We also had [[Community Data Science Workshops (Fall 2014)/Reflections#Mentorship|a bunch of general feedback on how we could improvement mentorship]] that is particular relevant to the earlier session
== Session 1: Introduction to Python ==
 
The goal of this session was to teach the basic of programming in Python. The basic curriculum was originally built off the [[Boston Python Workshop]] curriculum has been used many times and is well tested. Unsurprisingly, it worked well for us as well. We made several major changes. The biggest is that we retained only the [[Wordplay]] project and we installed createa new project [[Baby Names]] that uses Social Security Administration data on the frequency of Baby Names.
 
=== Afternoon sessions ===
 
We felt that that the new [[Baby Names]] was excellent and feedback was overwhelming positive. Because it includes both lists of names and numbers, it can do everything that [[Wordplay]] can but it has a much stronger feel of science to it and a higher ceiling. Wordplay felt relatively boring.
 
Suggestions based on feedback include:
 
* Do a better job of brining folks back to gether to walk through potential solutions to the questions posed in the project rooms.

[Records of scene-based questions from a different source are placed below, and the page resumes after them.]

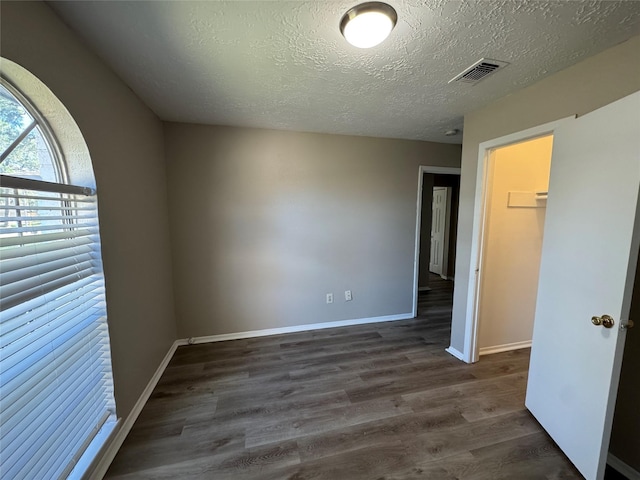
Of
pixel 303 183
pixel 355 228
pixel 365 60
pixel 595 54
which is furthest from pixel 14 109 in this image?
pixel 595 54

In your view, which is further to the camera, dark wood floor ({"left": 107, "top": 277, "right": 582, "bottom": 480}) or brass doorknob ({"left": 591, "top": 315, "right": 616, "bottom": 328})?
dark wood floor ({"left": 107, "top": 277, "right": 582, "bottom": 480})

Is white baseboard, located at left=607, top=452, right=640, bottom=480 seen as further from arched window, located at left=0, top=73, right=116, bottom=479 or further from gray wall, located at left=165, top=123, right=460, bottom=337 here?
arched window, located at left=0, top=73, right=116, bottom=479

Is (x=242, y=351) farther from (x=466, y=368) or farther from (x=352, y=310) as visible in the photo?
(x=466, y=368)

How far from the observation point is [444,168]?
3.37 m

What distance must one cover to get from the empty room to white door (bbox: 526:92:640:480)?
0.01m

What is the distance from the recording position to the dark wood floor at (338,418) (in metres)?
1.45

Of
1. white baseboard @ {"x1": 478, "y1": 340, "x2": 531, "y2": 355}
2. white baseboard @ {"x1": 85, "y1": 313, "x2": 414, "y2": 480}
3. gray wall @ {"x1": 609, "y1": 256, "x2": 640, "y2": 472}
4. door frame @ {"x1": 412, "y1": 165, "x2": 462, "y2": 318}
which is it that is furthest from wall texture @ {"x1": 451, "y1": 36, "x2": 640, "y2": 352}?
white baseboard @ {"x1": 85, "y1": 313, "x2": 414, "y2": 480}

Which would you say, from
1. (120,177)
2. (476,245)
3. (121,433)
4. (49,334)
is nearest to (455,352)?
(476,245)

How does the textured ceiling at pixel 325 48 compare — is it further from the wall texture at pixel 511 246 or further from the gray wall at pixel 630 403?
the gray wall at pixel 630 403

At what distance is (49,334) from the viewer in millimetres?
1175

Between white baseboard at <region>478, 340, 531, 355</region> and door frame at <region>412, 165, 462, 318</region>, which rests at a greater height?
door frame at <region>412, 165, 462, 318</region>

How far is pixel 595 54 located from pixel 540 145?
1107mm

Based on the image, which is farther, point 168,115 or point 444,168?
point 444,168

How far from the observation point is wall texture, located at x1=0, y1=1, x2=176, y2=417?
3.60ft
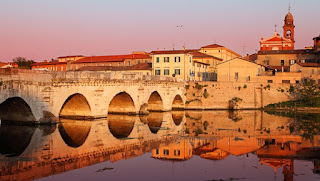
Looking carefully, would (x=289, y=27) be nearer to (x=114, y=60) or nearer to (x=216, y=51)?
(x=216, y=51)

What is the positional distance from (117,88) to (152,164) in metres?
20.6

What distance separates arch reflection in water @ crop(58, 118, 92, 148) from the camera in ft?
98.0

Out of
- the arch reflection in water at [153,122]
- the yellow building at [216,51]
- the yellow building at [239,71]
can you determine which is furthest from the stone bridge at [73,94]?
the yellow building at [216,51]

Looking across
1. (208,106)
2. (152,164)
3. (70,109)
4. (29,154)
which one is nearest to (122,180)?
(152,164)

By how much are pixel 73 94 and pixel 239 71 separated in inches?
1443

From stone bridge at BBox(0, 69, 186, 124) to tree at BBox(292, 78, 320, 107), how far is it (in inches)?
839

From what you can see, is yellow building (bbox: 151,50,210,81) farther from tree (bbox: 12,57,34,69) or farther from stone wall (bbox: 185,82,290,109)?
tree (bbox: 12,57,34,69)

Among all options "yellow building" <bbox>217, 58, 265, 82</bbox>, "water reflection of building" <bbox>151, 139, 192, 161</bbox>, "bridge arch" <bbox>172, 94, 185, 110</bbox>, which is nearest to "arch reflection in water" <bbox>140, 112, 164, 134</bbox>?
"water reflection of building" <bbox>151, 139, 192, 161</bbox>

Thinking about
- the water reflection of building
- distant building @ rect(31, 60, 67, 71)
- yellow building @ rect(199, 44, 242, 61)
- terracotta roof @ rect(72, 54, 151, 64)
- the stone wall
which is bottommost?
the water reflection of building

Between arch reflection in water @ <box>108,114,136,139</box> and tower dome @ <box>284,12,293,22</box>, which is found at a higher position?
tower dome @ <box>284,12,293,22</box>

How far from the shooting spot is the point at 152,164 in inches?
944

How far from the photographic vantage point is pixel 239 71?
6756 cm

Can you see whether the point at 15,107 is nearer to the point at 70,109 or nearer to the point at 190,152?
the point at 70,109

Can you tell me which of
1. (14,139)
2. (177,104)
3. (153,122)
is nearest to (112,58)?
(177,104)
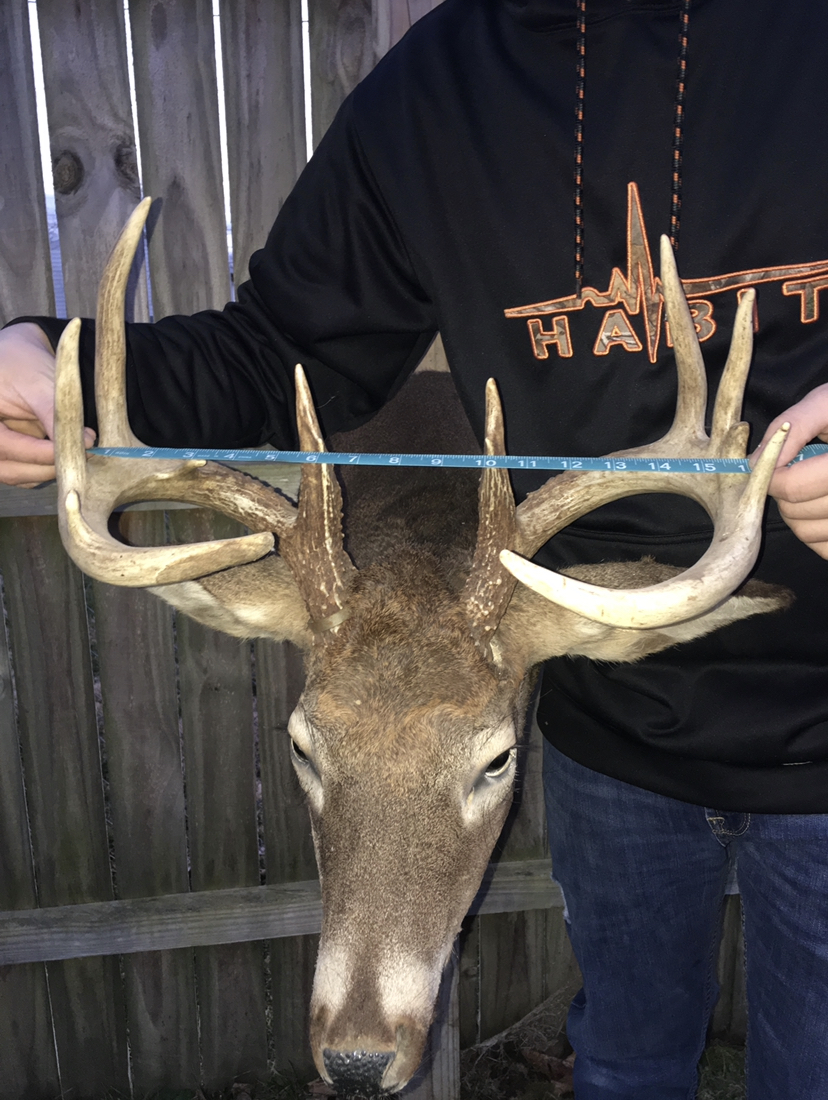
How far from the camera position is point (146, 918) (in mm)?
3824

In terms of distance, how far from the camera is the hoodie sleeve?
7.19 ft

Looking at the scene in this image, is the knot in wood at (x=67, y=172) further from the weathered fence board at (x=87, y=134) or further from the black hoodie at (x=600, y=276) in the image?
the black hoodie at (x=600, y=276)

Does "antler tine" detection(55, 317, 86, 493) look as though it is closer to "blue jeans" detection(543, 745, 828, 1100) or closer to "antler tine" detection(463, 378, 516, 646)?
"antler tine" detection(463, 378, 516, 646)

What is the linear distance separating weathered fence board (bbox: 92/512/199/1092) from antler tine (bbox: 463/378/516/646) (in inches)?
72.7

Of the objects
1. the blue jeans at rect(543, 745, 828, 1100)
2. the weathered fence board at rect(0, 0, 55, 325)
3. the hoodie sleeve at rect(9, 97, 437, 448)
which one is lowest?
the blue jeans at rect(543, 745, 828, 1100)

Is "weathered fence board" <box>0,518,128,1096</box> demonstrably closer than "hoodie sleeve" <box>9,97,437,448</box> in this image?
No

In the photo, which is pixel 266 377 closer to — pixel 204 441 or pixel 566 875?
pixel 204 441

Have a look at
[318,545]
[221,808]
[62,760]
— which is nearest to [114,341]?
[318,545]

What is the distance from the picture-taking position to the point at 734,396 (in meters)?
1.71

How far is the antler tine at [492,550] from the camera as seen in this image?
6.32ft

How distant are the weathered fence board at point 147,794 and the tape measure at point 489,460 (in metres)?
1.55

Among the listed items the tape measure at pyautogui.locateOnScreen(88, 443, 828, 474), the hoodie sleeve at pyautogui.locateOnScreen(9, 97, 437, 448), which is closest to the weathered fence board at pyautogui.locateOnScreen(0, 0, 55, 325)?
the hoodie sleeve at pyautogui.locateOnScreen(9, 97, 437, 448)

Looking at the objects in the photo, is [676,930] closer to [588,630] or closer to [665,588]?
[588,630]

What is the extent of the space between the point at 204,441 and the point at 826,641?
157 centimetres
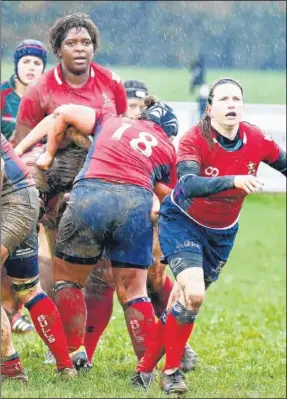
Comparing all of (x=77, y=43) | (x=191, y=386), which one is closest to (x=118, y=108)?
(x=77, y=43)

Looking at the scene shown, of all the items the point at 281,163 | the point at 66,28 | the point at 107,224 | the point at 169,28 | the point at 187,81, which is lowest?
the point at 187,81

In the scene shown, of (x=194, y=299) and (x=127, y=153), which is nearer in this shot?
(x=194, y=299)

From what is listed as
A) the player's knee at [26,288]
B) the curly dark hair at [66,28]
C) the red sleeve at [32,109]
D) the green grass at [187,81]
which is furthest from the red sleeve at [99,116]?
the green grass at [187,81]

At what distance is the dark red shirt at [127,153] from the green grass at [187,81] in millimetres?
28067

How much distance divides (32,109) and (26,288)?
1532 millimetres

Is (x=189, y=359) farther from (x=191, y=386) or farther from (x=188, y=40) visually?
(x=188, y=40)

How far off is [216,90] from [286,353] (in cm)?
291

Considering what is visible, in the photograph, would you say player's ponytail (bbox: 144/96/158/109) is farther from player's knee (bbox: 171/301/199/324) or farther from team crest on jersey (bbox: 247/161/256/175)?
player's knee (bbox: 171/301/199/324)

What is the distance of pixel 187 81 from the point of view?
46.0 metres

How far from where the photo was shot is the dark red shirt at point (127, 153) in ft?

* Consider simply having two smaller rooms doing [[Baby Names]] and perhaps have one that emphasizes more numeric and math operations.
* Prepare questions before hand, list them all up front, and let folks choose what to work on.
 
== Session 2: Learning APIs ==
 
The goal of this session was to describe what web APIs were, how they worked (making HTTP requests and receiving data back), how to understand JSON Data, and how to use common web APIs from Wikipedia and Twitter.
 
=== Morning lecture ===
 
The morning lecture was given by Frances Hocutt and it was was well received — if delivered too slowly for a significant minority of attendees. Unsurprisingly, the example of [http://placekitten.com/ PlaceKitten] as an API was an enormous hit: informative ''and'' cute.
 
Frances used excellent slides which are shared on the wiki page and which we will reuse. Since many people felt the lecture was on the slower side, we want to use this time to introduce function definition up front. Then, functions can be reinforced in the week 2 workshops.
 
=== Afternoon sessions ===
 
There were three parallel afternoon sessions on '''Twitter''', '''Wikipedia API''' and '''SQL'''. We plan to do some version of all three sessions next round:
 
'''Twitter''':
 
* Once again, the session too many people and we should consider splitting it if we have mentors who are comfortable splitting it.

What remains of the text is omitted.